PASSAGE TO READ ▸
##############################

Post by Dabhand » Tue Aug 12, 2008 2:52 pm

Saga of the Gods

Once upon a time and space long gone there was a land called Avandriel, and on this land lived a race of intelligent beings who called themselves the Brell. They were a rational but inquisitive breed and so as to help rationalise the things they could not understand, they theorised about a set of beings who were responsible for the unexplained wonders in the world around them; and religion was born.

First the star which provided their light and then the moons which traversed their night-time sky and the forces of nature on Avandriel were each in turn personified as a deity and worshipped. Religion spread among the Brell like a forest fire after a long drought and with similar disastrous consequences. Differences of worship caused much fighting and killing with even brell with the same father slaying one another due to religious intolerance.

The leaders of the Brell were forced into setting up a guiding force for the new religion which they named The Temples of the Soul, wherein the people could worship their god, provided that they respected its place within the pantheon of the gods.

Naturally some groups rebelled against the new temples, destroying them with fire and killing their keepers, which greatly angered the rulers of the Brell who were strong in their resolve to keep the temples. So they created a policing force the like of which the Brell had not seen before, a group of Brell whose sole remit was 'Wipe out all who did not hold with the Temples of the Soul'. Thus followed the tyranny of those called 'The Keepers of the Faith'.

As the Keepers grew more and more successful, religious differences were increasingly discouraged (often with bloody examples) and so a uniformity of thought grew upon the Brell until the whole of the race believed in the theology of the temples.

Now belief is a wondrous thing, and on the plane of existence that included Avandriel, the fabric of reality was thin and easily warped by the force of belief of many minds. Thus when the number of Brell reached a certain level a section of their plane was forced away into the limbo between the planes creating a new plane. And on this plane the gods of the Brell, just as preached in the temples, came into being and the age of the gods began.

The Gods as their first act of divine power took over the running of the temples, and they regularly appeared to oversee judgement of disputes in temple courts, solve problems, teach and give advice and assistance to the needy. Thus the Brell fell into an age of peace and prosperity; the obliteration of the occasional unbeliever as the only ripple on the otherwise still water that their society had become.

This stable state would have persisted had it not been for the invaders with no gods of their own save themselves. They swept down on the defenceless Brell and began to systematically eradicate them from the face of Avandriel. The Brell beseeched their gods for aid, and indeed the gods came but they were impotent as the invaders did not believe in them and were not therefore in their power.

##############################

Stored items
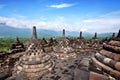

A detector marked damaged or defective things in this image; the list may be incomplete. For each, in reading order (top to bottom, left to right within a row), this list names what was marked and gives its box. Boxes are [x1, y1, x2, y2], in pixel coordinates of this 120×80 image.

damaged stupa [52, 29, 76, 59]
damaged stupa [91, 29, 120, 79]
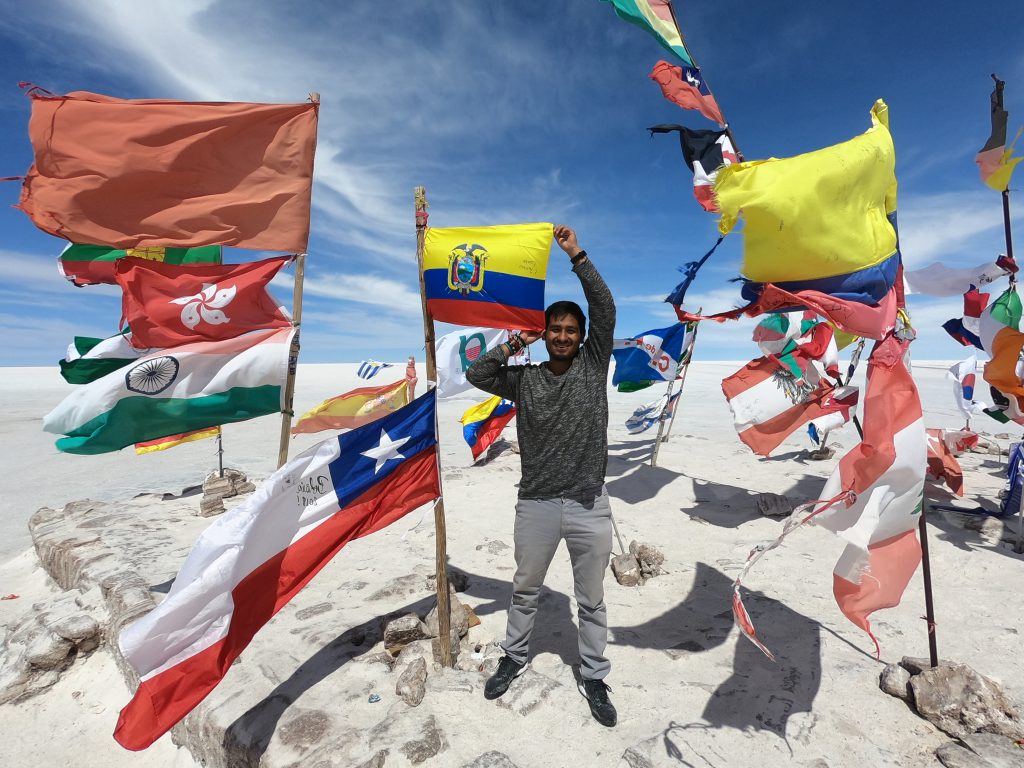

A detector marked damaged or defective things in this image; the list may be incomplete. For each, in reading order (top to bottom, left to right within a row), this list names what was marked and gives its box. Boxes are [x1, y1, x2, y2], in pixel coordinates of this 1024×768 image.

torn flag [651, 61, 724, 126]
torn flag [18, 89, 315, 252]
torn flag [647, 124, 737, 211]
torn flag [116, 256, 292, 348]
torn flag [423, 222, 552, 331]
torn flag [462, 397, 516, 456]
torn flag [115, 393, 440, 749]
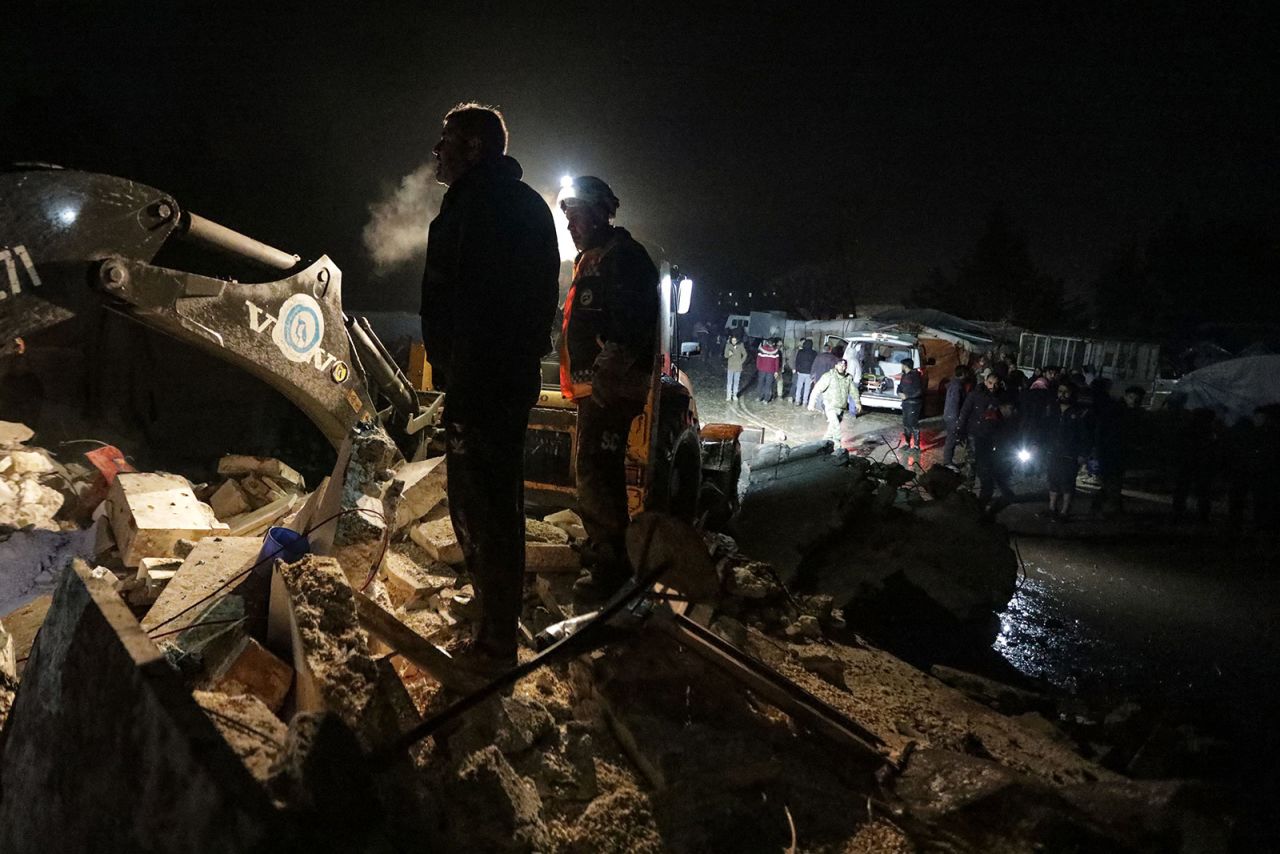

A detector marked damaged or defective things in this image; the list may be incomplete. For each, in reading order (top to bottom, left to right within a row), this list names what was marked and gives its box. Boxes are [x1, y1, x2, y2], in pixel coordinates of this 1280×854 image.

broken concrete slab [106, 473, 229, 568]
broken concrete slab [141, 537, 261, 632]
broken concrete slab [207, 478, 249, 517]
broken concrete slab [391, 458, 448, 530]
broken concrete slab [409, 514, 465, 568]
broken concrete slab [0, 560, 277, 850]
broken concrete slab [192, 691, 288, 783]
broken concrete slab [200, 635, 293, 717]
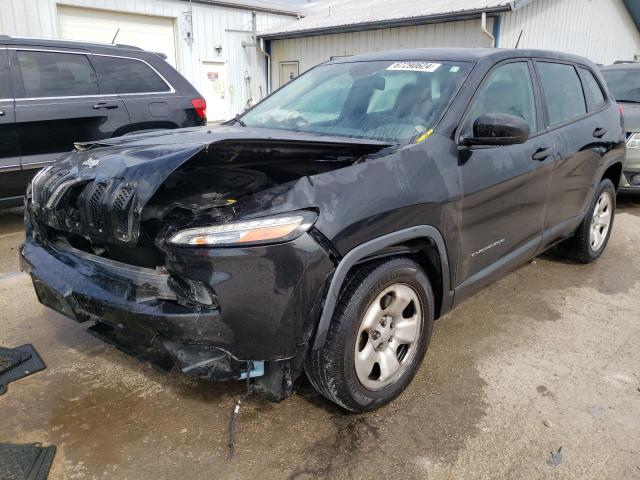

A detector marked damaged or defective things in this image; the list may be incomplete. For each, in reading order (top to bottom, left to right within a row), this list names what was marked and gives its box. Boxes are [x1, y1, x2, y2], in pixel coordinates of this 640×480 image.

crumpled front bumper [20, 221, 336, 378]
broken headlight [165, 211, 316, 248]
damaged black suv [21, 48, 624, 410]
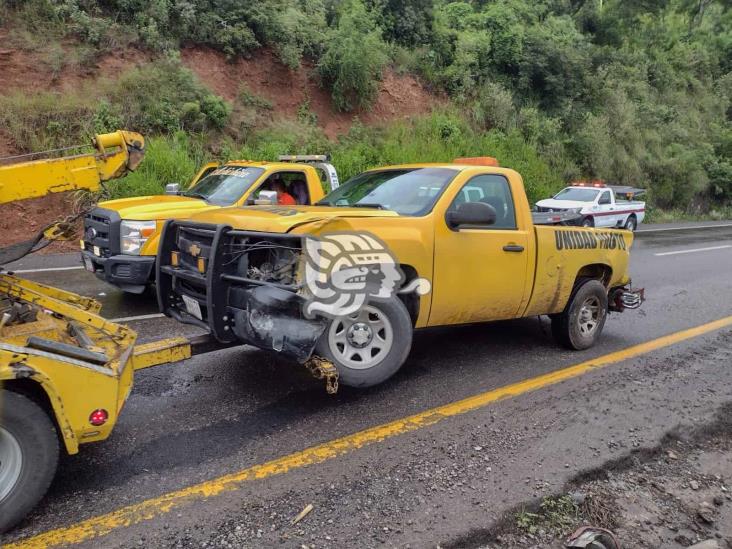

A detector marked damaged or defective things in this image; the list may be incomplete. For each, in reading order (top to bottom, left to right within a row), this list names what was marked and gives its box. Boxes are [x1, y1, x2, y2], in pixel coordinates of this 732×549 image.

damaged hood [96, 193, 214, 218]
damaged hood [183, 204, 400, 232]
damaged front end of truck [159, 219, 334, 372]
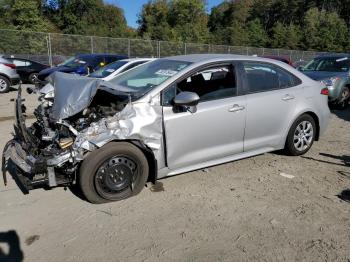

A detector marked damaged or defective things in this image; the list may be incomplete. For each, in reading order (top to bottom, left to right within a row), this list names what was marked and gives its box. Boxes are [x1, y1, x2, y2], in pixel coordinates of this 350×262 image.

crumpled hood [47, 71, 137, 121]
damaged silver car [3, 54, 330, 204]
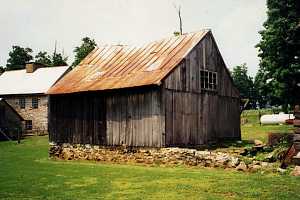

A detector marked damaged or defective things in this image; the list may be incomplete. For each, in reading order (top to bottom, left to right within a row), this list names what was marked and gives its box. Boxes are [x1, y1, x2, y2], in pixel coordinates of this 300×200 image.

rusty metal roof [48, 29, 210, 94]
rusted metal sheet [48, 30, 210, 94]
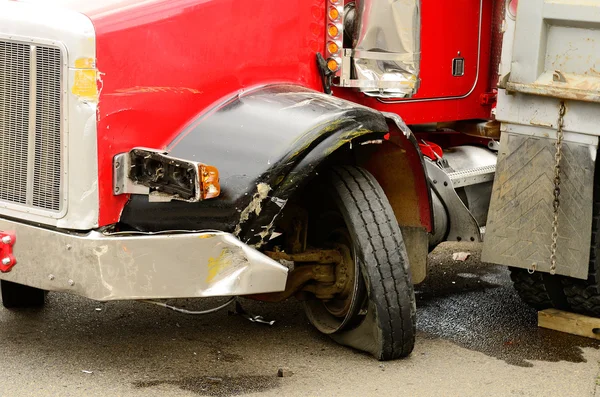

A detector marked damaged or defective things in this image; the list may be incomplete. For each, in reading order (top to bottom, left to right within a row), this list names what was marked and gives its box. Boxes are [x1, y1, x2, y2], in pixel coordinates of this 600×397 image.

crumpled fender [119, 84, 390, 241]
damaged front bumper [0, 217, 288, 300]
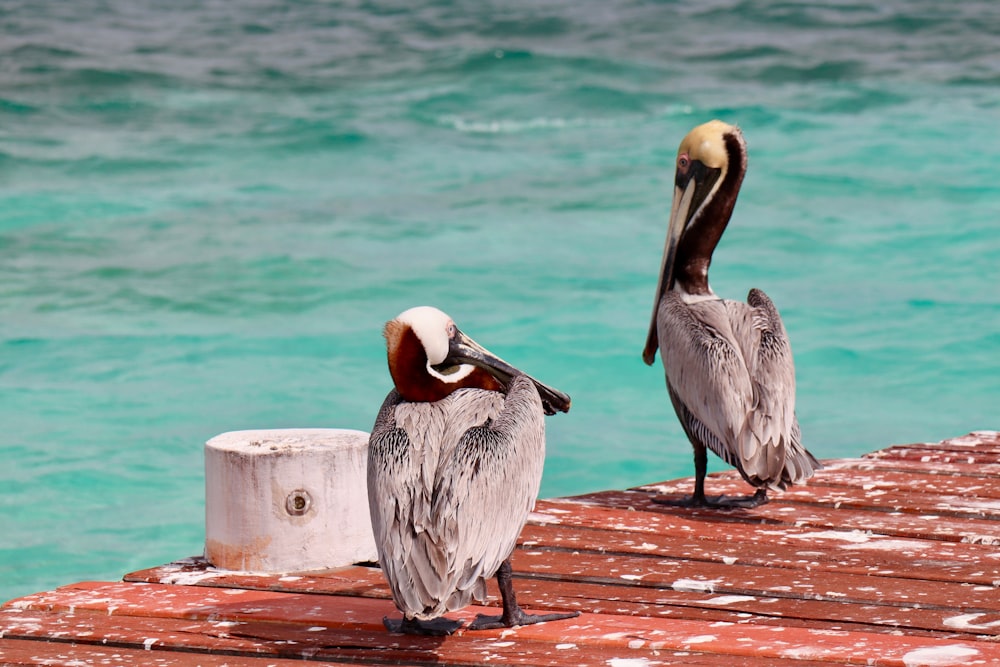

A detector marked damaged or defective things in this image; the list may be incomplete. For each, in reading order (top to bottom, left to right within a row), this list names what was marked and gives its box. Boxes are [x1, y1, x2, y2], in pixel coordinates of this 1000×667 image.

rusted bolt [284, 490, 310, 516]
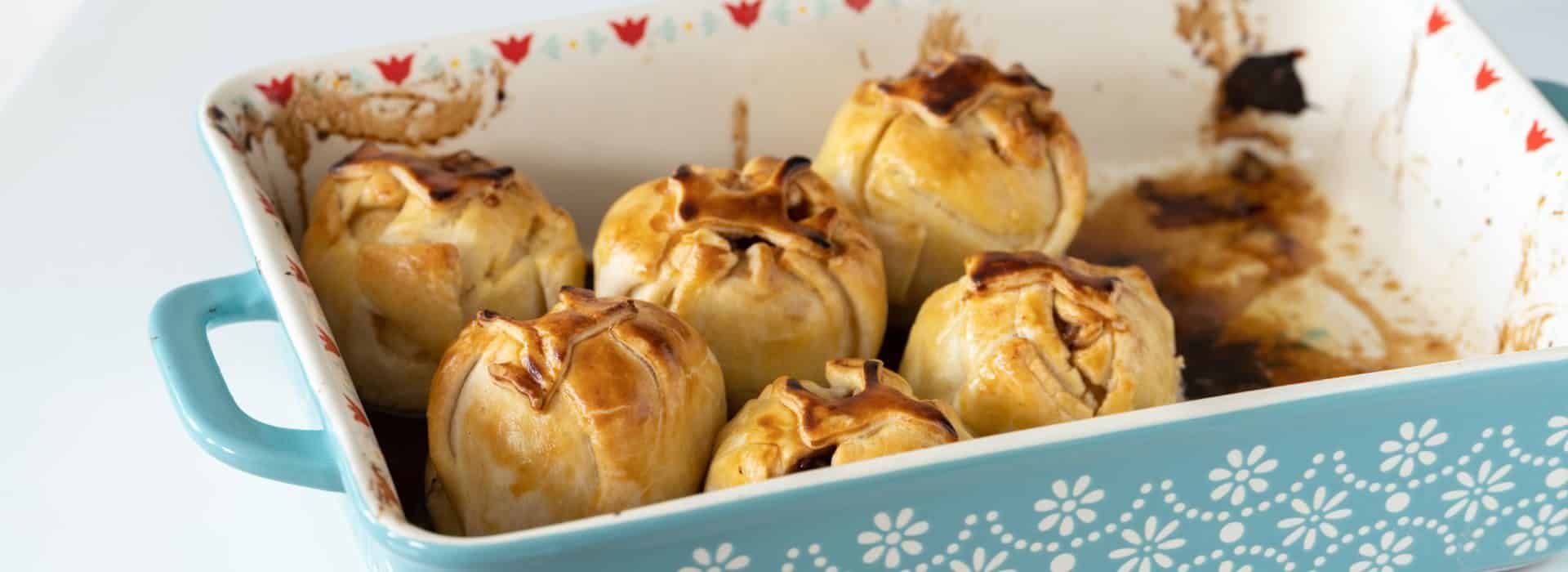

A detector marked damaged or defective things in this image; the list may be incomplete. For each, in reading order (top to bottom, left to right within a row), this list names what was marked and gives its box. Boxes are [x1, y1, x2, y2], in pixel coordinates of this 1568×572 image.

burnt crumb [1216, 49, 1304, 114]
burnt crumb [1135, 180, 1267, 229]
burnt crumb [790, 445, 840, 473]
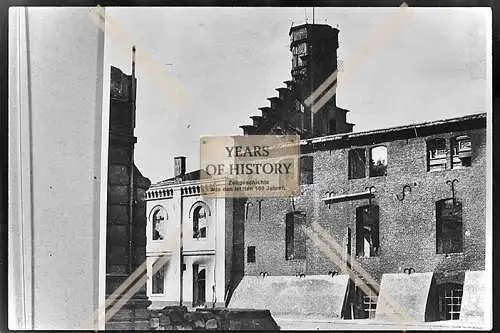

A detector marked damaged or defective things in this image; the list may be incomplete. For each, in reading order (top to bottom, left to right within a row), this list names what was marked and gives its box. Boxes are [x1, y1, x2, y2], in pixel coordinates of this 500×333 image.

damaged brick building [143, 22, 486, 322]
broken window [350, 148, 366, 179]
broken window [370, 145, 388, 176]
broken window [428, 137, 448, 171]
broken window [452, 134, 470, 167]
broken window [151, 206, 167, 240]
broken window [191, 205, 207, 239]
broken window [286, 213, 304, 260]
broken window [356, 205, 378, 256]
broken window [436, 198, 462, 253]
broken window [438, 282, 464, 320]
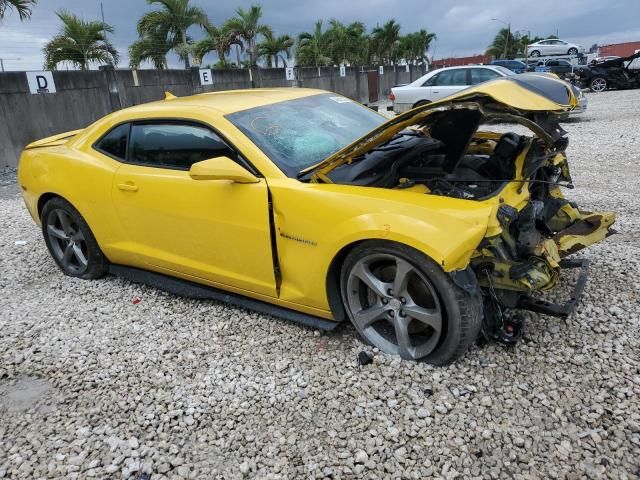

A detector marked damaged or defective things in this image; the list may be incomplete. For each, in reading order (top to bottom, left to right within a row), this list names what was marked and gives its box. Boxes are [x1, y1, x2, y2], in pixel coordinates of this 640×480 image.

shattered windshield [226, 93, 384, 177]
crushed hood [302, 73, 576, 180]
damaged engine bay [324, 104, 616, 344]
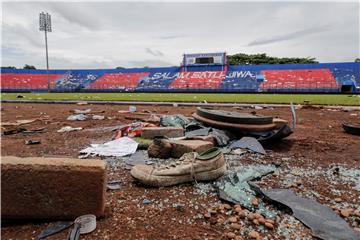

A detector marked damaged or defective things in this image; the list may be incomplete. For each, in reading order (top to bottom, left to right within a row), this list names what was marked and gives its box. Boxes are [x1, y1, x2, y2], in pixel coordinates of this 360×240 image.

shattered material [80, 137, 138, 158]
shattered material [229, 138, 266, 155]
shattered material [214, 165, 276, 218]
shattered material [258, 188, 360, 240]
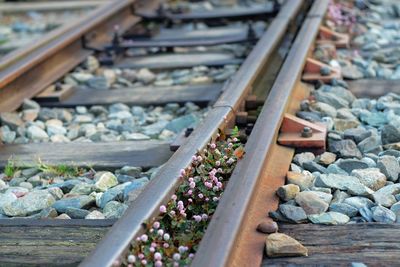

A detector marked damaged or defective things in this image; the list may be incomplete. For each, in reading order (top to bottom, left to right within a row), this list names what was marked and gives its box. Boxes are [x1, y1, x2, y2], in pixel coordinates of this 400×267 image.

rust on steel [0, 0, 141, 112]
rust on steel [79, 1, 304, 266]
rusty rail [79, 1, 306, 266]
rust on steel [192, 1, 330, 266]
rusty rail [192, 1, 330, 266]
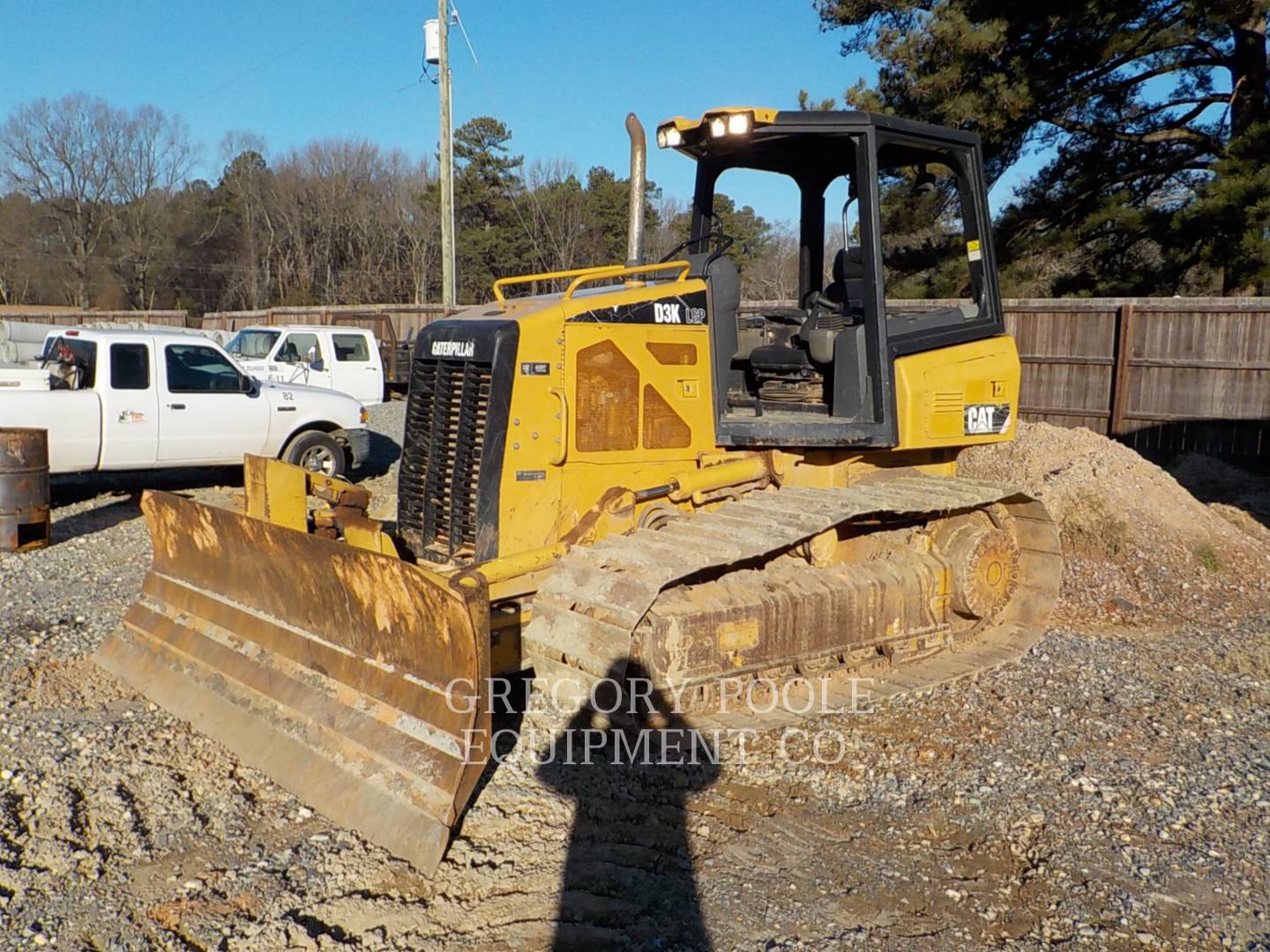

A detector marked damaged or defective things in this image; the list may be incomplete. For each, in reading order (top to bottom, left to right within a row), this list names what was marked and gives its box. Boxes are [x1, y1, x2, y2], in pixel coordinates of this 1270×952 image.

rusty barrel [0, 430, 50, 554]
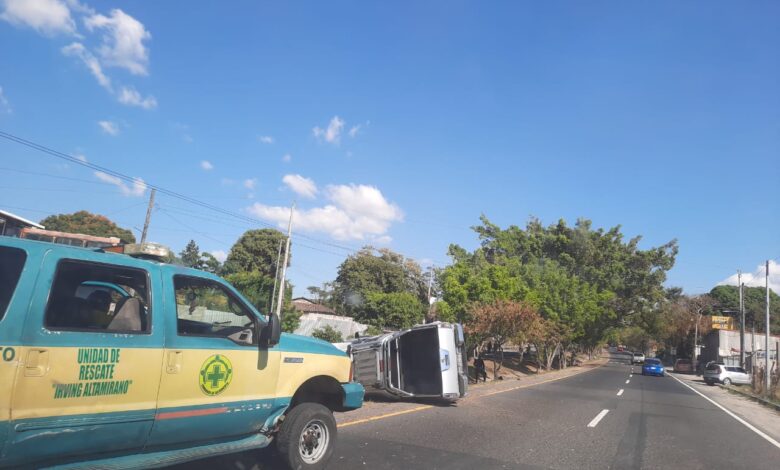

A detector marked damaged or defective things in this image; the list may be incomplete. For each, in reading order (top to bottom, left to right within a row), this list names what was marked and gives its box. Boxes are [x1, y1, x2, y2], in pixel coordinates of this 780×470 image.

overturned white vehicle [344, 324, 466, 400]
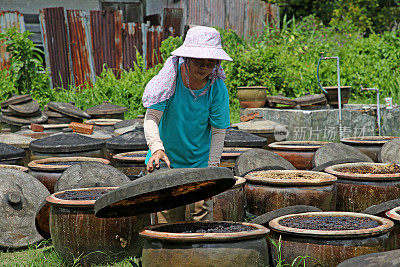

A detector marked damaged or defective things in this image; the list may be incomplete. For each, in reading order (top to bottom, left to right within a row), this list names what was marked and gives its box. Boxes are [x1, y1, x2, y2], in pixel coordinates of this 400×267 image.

##############################

WORK TO COMPLETE ▸
1) Answer these questions about the Brell saga:
(a) What name did the Brell leaders give to the guiding force they set up for the new religion?
(b) What did the Gods do as their first act of divine power?
(c) Why were the gods unable to help the Brell against the invaders?
2) Rewrite the paragraph of the Brell saga that begins "Now belief is a wondrous thing" in no more than two sentences, keeping its main facts.

ANSWERS FOR THE TASKS ▸
1)
(a) The Temples of the Soul.
(b) They took over the running of the temples.
(c) The invaders did not believe in them, so the invaders were not in their power.

2) On the plane that included Avandriel, reality was thin and easily warped by the belief of many minds. Once the Brell reached a certain number, part of their plane was forced into the limbo between planes, creating a new plane where their gods came into being as the temples preached, beginning the age of the gods.